Wechselplatten-Pionier will die Talsohle durchschritten haben

18.06.1998

MÜNCHEN: Nach einer offenbar kreativen Auszeit meldete sich der Wechselplattenhersteller Syquest zurück im Markt. "SparQ" heißt der neue Hoffnungsträger, ein 1-GByte-Laufwerk, mit dem Marktanteile zurückgewonnen und der angekratzte Ruf des Unternehmens wieder aufpoliert werden soll. Removable Harddisk statt High Capacity Floppy lautet die neue Strategie. Parallel zur Markteinführung des preisaggressiv positionierten Produktes will Syquest sein Retailgeschäft spürbar ausbauen.Beschränkten sich die Attacken von Wechselplatten-Pionier Syquest gegen Marktkrösus Iomega mangels konkurrenzfähiger Produkte in der Vergangenheit vorzugsweise auf verbale Rededuelle, geht die Auseinandersetzung jetzt eine neue Phase über. "Gebt dem Kunden, was er will, zu einem Preis, den er bereit ist zu zahlen." Die bekannte Iomega-Firmenphilosophie haben sich nun auch die Syquest-Verantwortlichen auf die Fahnen geschrieben. Ein Blick auf die überarbeitete Produktpalette macht deutlich, daß Syquest derzeit konsequent daran arbeitet, den ungeliebten Hauptkontrahenten mit dessen eigener Strategie zu Leibe zu rücken.

Fehler werden eingeräumt

"Syquest hat sich zwei bis drei Jahre lang, was Produktpolitik und Marketingaktivitäten betrifft, nicht mit Ruhm bekleckert." Daß diese Tatsache bei gleichzeitig gewachsener Wettbewerbsvielfalt in diesem Segment den Verlust von Marktanteilen zur Folge hatte, war nach Feststellung von Markus Lindl, Sales Manager bei Syquest Central Europe, letztendlich eine logische Konsequenz. Lange Lieferzeiten und das Fehlern effizienter Supportstrukturen komplettierten das Fiasko seines Unternehmens.

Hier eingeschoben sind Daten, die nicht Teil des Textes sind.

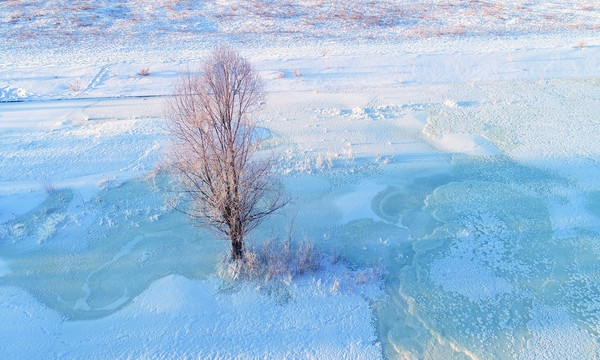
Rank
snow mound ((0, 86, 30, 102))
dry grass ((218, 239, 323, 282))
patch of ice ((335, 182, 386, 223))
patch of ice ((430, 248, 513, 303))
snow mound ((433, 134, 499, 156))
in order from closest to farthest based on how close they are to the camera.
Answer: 1. patch of ice ((430, 248, 513, 303))
2. dry grass ((218, 239, 323, 282))
3. patch of ice ((335, 182, 386, 223))
4. snow mound ((433, 134, 499, 156))
5. snow mound ((0, 86, 30, 102))

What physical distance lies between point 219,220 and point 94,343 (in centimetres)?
302

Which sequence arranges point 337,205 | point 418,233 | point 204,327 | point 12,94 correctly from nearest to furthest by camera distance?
point 204,327 < point 418,233 < point 337,205 < point 12,94

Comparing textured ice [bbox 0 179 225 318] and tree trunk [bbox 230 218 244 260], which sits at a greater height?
tree trunk [bbox 230 218 244 260]

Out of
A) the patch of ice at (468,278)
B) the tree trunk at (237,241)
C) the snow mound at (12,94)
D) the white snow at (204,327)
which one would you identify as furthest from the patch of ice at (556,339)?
the snow mound at (12,94)

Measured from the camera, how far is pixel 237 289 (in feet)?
27.4

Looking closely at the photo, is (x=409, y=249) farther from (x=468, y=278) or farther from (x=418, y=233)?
(x=468, y=278)

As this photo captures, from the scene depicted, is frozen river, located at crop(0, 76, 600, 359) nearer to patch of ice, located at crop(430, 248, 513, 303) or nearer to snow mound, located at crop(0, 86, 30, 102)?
patch of ice, located at crop(430, 248, 513, 303)

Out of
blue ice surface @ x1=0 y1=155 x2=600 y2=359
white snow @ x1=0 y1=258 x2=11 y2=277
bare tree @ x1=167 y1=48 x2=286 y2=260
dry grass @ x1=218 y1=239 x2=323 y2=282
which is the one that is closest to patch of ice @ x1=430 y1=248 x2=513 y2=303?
blue ice surface @ x1=0 y1=155 x2=600 y2=359

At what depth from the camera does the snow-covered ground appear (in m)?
7.61

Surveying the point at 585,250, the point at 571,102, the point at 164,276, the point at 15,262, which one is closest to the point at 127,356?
the point at 164,276

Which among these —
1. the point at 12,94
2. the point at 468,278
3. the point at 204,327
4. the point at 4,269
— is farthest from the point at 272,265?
the point at 12,94

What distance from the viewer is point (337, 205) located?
10797 mm

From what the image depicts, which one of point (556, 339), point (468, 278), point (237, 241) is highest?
point (237, 241)

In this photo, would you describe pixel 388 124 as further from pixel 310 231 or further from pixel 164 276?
pixel 164 276
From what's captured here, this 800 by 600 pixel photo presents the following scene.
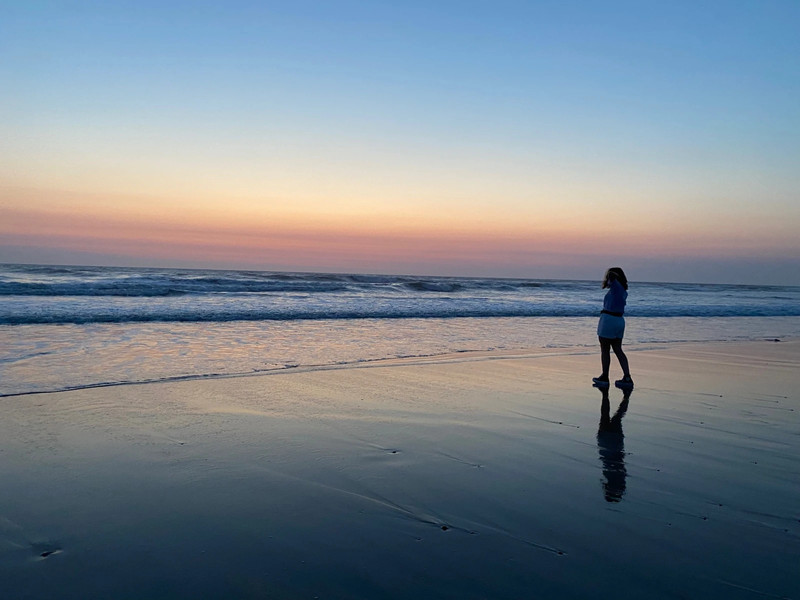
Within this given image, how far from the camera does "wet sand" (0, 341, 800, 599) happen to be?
2.89 m

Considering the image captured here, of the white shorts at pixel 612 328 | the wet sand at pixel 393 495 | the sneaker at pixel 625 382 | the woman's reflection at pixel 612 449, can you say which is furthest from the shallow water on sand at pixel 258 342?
the woman's reflection at pixel 612 449

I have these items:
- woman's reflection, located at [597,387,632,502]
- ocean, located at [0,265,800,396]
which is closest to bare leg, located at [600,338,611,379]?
woman's reflection, located at [597,387,632,502]

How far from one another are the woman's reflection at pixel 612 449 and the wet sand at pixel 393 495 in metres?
0.03

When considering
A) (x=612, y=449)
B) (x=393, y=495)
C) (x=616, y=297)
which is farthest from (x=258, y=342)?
(x=393, y=495)

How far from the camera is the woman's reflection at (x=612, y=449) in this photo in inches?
166

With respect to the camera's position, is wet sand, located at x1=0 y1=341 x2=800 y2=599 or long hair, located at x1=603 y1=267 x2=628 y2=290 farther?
long hair, located at x1=603 y1=267 x2=628 y2=290

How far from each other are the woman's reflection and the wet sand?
0.03m

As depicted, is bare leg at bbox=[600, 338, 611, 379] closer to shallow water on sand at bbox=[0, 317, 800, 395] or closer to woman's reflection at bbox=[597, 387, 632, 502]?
woman's reflection at bbox=[597, 387, 632, 502]

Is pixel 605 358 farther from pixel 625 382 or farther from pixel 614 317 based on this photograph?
pixel 614 317

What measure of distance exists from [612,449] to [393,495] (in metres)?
2.39

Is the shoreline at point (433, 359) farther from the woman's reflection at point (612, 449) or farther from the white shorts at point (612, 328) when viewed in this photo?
the woman's reflection at point (612, 449)

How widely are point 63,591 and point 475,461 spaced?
306cm

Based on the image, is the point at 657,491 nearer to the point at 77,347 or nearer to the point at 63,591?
the point at 63,591

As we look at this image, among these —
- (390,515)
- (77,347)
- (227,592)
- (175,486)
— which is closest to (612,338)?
(390,515)
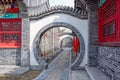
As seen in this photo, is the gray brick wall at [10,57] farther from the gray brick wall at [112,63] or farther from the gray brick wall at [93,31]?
the gray brick wall at [112,63]

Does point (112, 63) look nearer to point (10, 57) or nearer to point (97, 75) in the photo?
point (97, 75)

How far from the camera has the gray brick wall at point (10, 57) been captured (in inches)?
464

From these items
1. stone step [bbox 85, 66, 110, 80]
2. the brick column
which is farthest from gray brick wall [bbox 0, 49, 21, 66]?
stone step [bbox 85, 66, 110, 80]

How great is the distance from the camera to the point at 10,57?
1187 centimetres

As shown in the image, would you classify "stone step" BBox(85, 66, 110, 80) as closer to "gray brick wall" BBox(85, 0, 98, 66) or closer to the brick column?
"gray brick wall" BBox(85, 0, 98, 66)

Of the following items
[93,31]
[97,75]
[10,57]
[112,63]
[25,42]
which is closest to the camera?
[112,63]

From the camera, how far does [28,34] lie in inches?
455

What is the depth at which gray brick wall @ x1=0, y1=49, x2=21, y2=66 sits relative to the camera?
11797mm

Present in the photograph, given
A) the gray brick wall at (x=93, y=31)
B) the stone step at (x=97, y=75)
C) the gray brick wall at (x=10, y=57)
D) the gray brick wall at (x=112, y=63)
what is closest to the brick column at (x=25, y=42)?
the gray brick wall at (x=10, y=57)

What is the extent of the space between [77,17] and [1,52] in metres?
4.69

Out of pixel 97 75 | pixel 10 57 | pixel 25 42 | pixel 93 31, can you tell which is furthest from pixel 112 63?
pixel 10 57

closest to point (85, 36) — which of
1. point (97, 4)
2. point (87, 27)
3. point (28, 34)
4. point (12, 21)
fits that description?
point (87, 27)

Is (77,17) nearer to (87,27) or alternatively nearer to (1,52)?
(87,27)

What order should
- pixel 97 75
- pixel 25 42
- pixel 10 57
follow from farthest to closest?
1. pixel 10 57
2. pixel 25 42
3. pixel 97 75
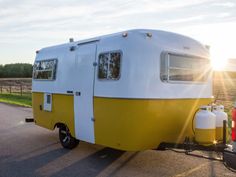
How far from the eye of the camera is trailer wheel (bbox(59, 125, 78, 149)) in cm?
918

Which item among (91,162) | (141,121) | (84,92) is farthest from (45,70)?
(141,121)

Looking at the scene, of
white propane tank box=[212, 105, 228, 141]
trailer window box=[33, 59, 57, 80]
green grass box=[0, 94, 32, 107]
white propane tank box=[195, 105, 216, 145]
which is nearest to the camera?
white propane tank box=[195, 105, 216, 145]

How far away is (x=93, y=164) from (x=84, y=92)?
168 centimetres

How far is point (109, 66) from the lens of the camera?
7.40 m

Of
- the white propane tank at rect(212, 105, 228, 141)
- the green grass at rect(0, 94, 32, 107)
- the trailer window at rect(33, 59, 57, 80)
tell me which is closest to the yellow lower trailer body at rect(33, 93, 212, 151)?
the white propane tank at rect(212, 105, 228, 141)

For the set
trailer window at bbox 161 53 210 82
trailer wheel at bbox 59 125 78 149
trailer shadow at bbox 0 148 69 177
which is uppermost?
trailer window at bbox 161 53 210 82

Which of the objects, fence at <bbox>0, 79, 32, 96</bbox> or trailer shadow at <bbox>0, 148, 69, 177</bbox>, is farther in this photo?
fence at <bbox>0, 79, 32, 96</bbox>

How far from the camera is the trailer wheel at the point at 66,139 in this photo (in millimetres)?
9176

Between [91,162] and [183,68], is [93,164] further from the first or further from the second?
[183,68]

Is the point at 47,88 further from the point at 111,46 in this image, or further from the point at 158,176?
the point at 158,176

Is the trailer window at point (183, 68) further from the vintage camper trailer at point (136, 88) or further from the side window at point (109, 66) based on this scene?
the side window at point (109, 66)

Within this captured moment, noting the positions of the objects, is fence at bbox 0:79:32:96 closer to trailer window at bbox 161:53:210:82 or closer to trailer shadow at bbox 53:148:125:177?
trailer shadow at bbox 53:148:125:177

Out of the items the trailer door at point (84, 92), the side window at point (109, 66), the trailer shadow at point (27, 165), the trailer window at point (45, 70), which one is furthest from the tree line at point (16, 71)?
the side window at point (109, 66)

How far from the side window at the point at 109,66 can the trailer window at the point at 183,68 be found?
0.92 meters
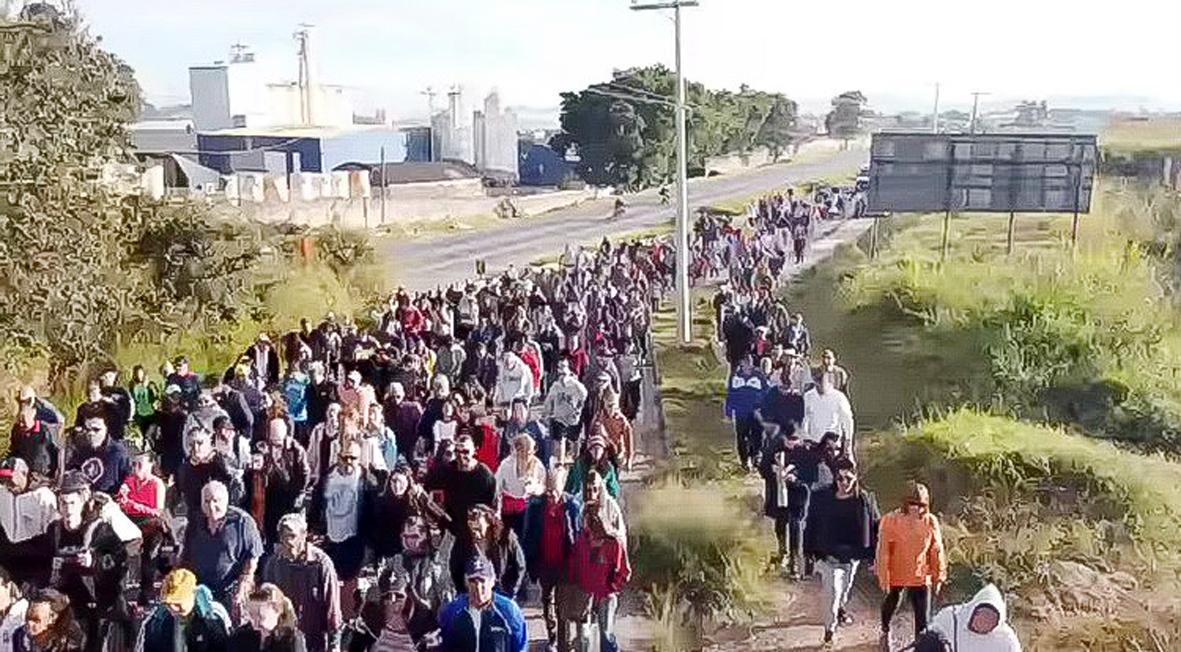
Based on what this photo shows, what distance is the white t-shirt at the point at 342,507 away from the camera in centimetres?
314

Der Tiefpunkt war Mitte letzten Jahres erreicht, dem Zeitpunkt, an dem nach Lindls Worten "durch massive Veränderungen sowohl im Management, als auch in der Produktpolitik, der Neuaufbau eingeleitet wurde".

"Wir haben das vergangene Jahr genutzt, um unsere Produktionskosten zu senken. Das freiwerdende Kapital wurde in den Bau weiterer Fabriken investiert, damit wir der starken Nachfrage vor allem nach SparQ- Laufwerken gerecht werden können", beschreibt Lindl, die Auswirkungen der Restrukturierung.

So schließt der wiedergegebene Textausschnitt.